Copy the listing below exactly, but skip the pictures.

Entries supplied START

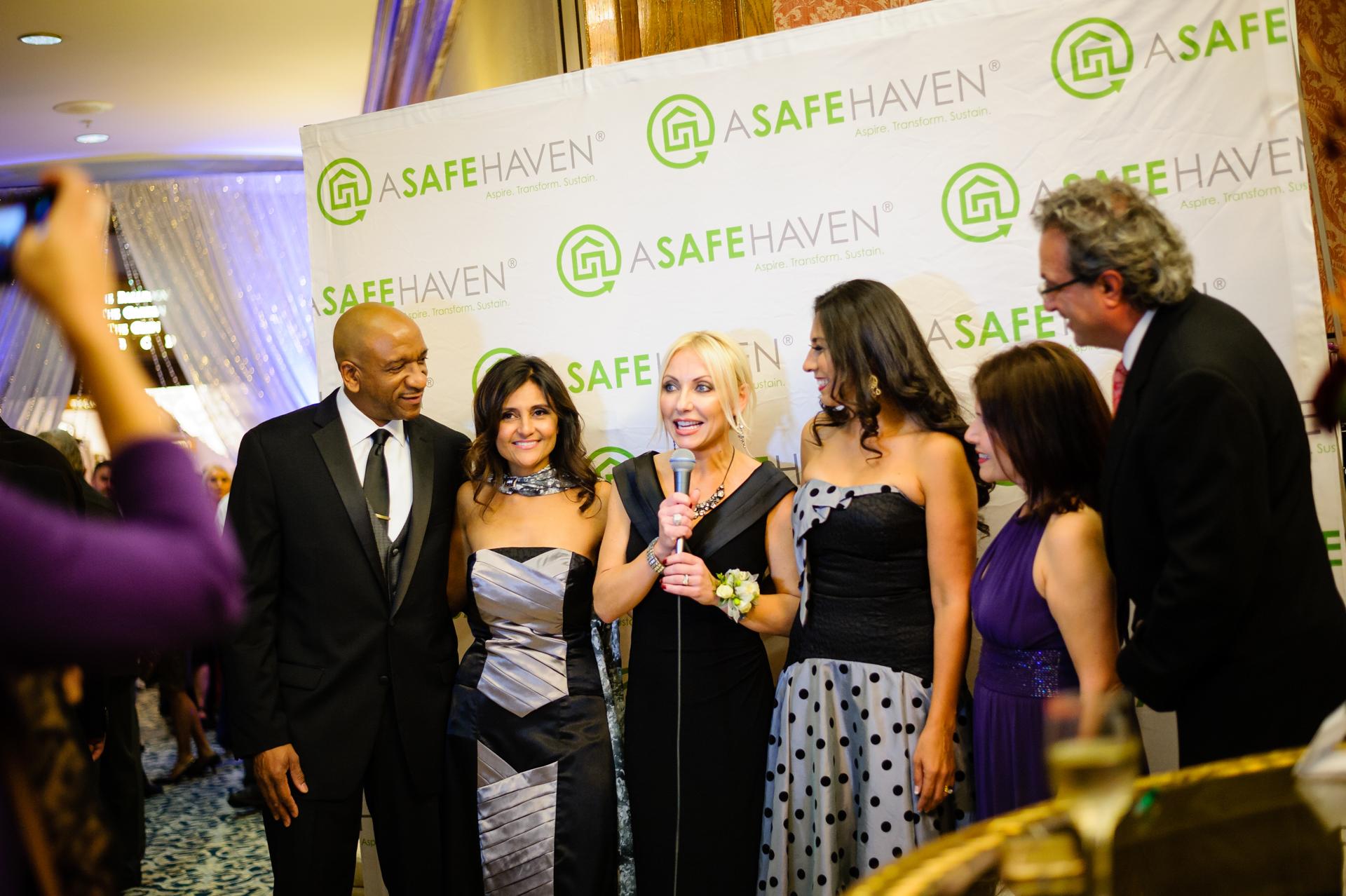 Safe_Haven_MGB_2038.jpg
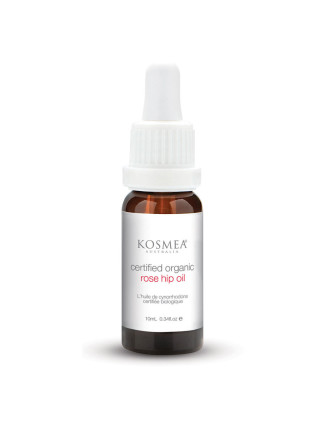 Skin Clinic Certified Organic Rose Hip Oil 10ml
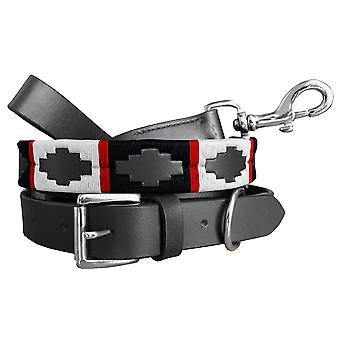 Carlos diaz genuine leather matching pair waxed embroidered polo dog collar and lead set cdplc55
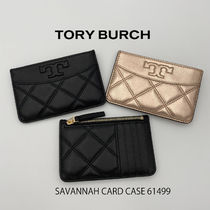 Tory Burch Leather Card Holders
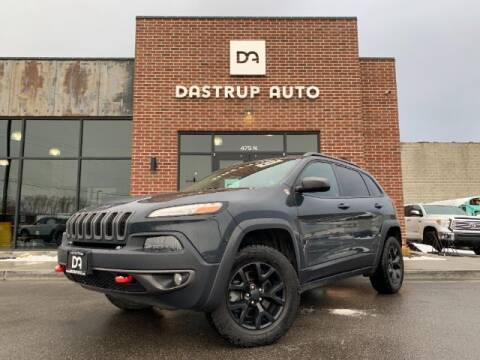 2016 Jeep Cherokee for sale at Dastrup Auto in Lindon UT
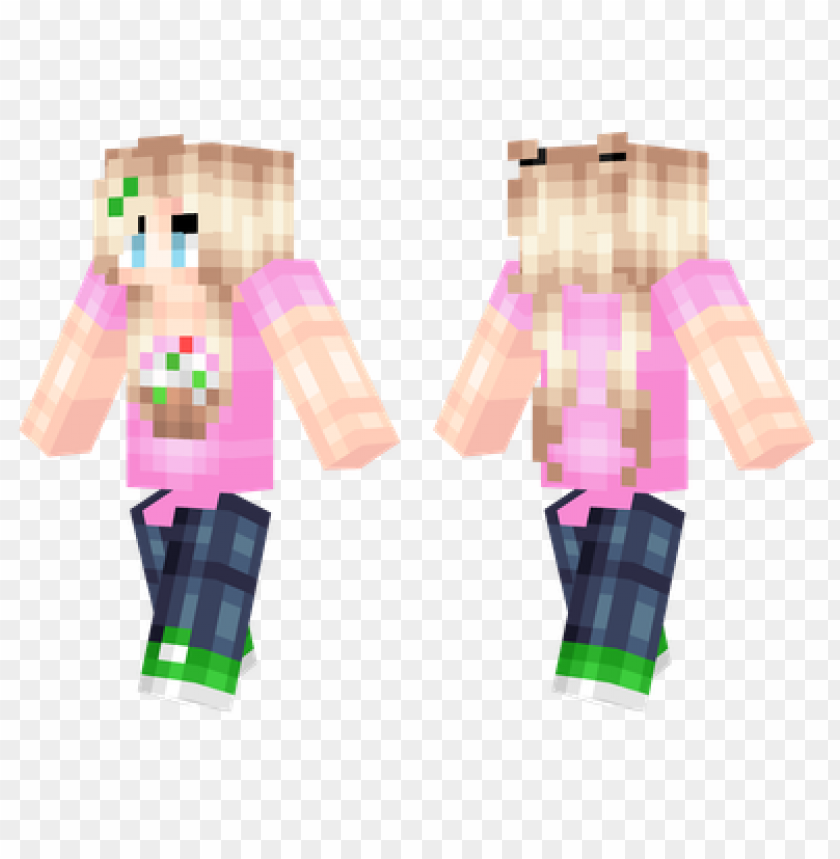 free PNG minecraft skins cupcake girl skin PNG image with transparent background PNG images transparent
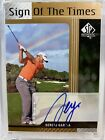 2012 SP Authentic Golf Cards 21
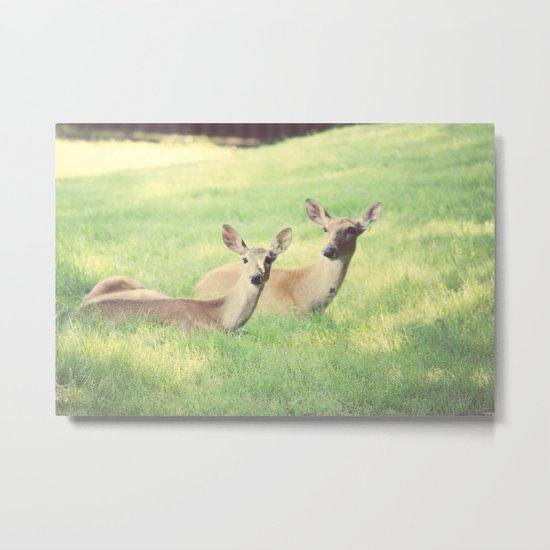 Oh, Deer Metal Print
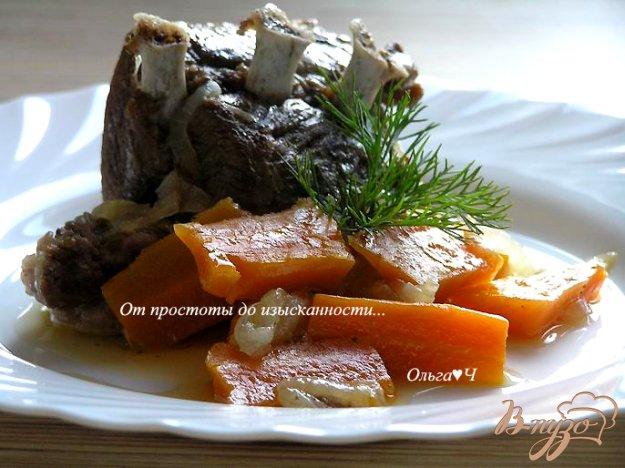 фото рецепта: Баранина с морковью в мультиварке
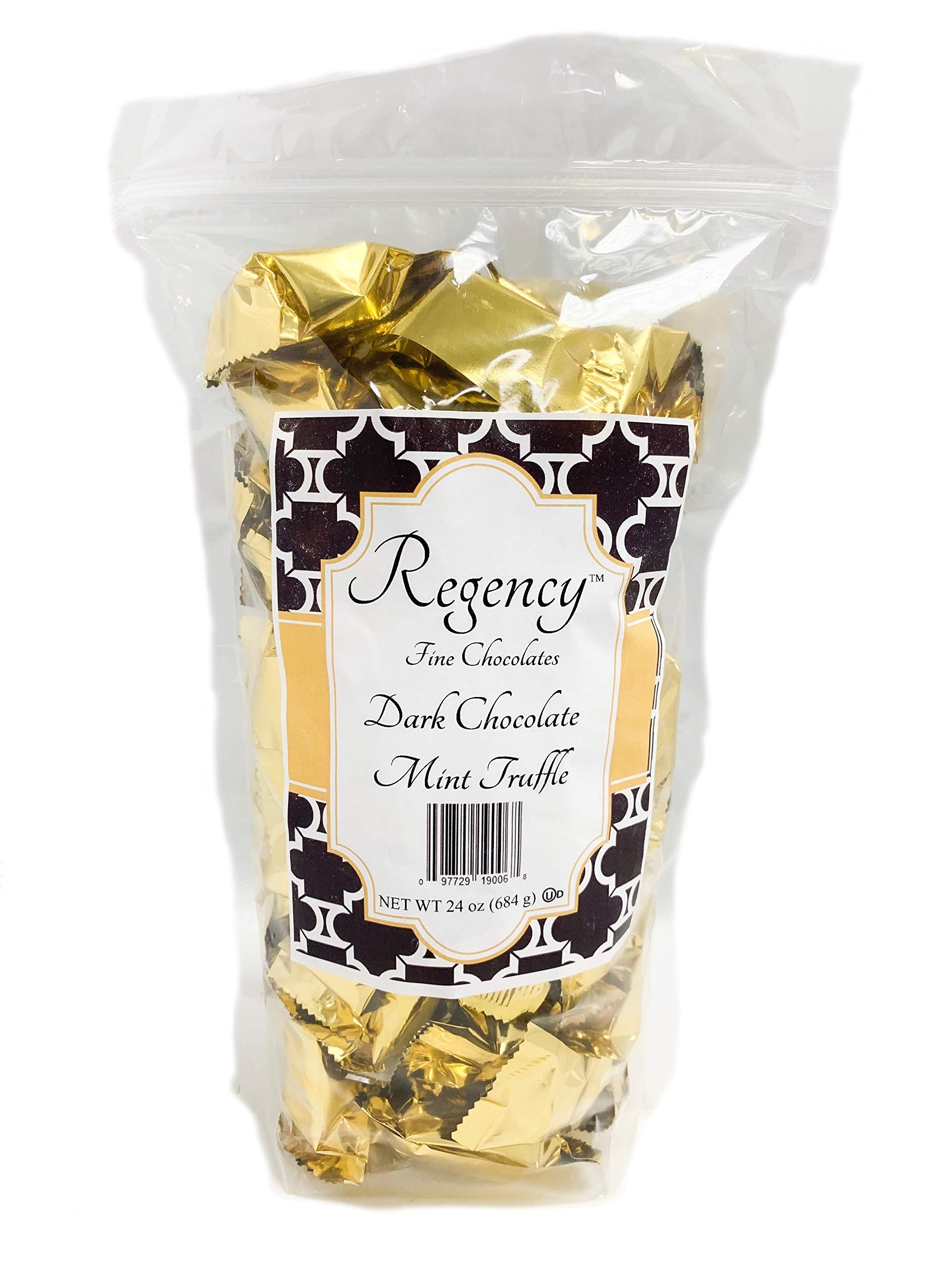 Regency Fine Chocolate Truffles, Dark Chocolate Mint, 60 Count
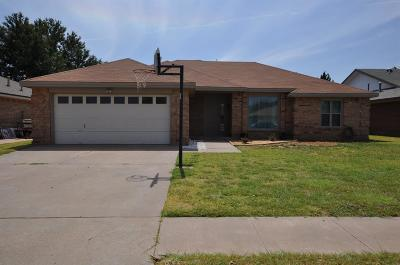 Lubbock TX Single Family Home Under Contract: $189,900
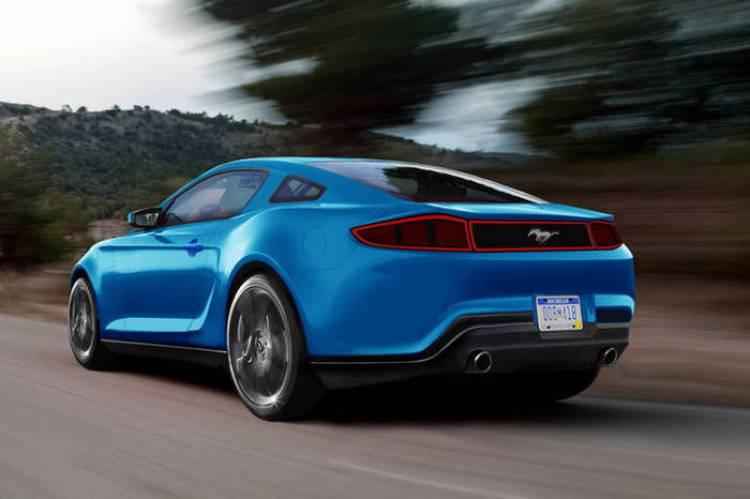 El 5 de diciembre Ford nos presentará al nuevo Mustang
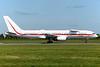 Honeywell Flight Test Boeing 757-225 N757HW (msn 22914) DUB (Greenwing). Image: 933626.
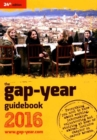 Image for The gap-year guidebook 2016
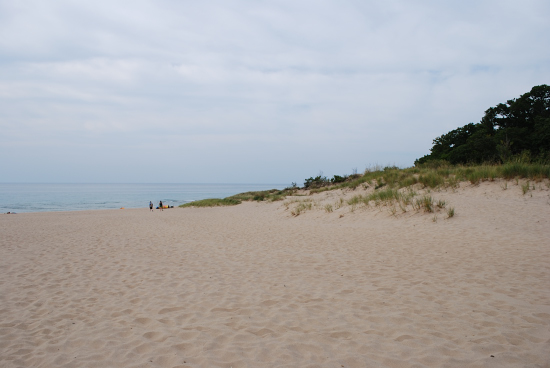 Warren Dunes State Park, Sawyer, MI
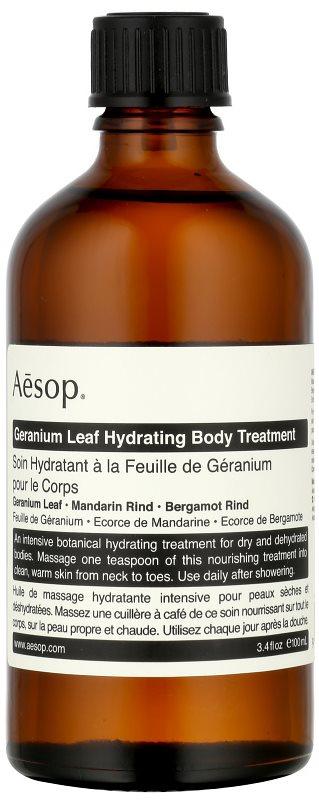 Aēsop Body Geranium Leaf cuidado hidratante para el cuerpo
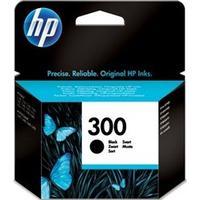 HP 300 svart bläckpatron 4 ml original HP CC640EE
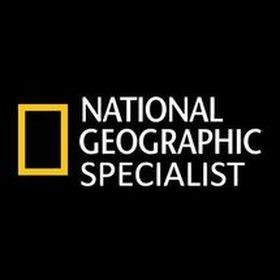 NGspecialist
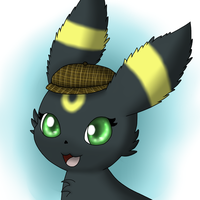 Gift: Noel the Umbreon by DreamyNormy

Entries supplied END

• **Answer for this exercise**:
 Safe_Haven_MGB_2038.jpg
 Skin Clinic Certified Organic Rose Hip Oil 10ml
 Carlos diaz genuine leather matching pair waxed embroidered polo dog collar and lead set cdplc55
 Tory Burch Leather Card Holders
 2016 Jeep Cherokee for sale at Dastrup Auto in Lindon UT
 free PNG minecraft skins cupcake girl skin PNG image with transparent background PNG images transparent
 2012 SP Authentic Golf Cards 21
 Oh, Deer Metal Print
 фото рецепта: Баранина с морковью в мультиварке
 Regency Fine Chocolate Truffles, Dark Chocolate Mint, 60 Count
 Lubbock TX Single Family Home Under Contract: $189,900
 El 5 de diciembre Ford nos presentará al nuevo Mustang
 Honeywell Flight Test Boeing 757-225 N757HW (msn 22914) DUB (Greenwing). Image: 933626.
 Image for The gap-year guidebook 2016
 Warren Dunes State Park, Sawyer, MI
 Aēsop Body Geranium Leaf cuidado hidratante para el cuerpo
 HP 300 svart bläckpatron 4 ml original HP CC640EE
 NGspecialist
 Gift: Noel the Umbreon by DreamyNormy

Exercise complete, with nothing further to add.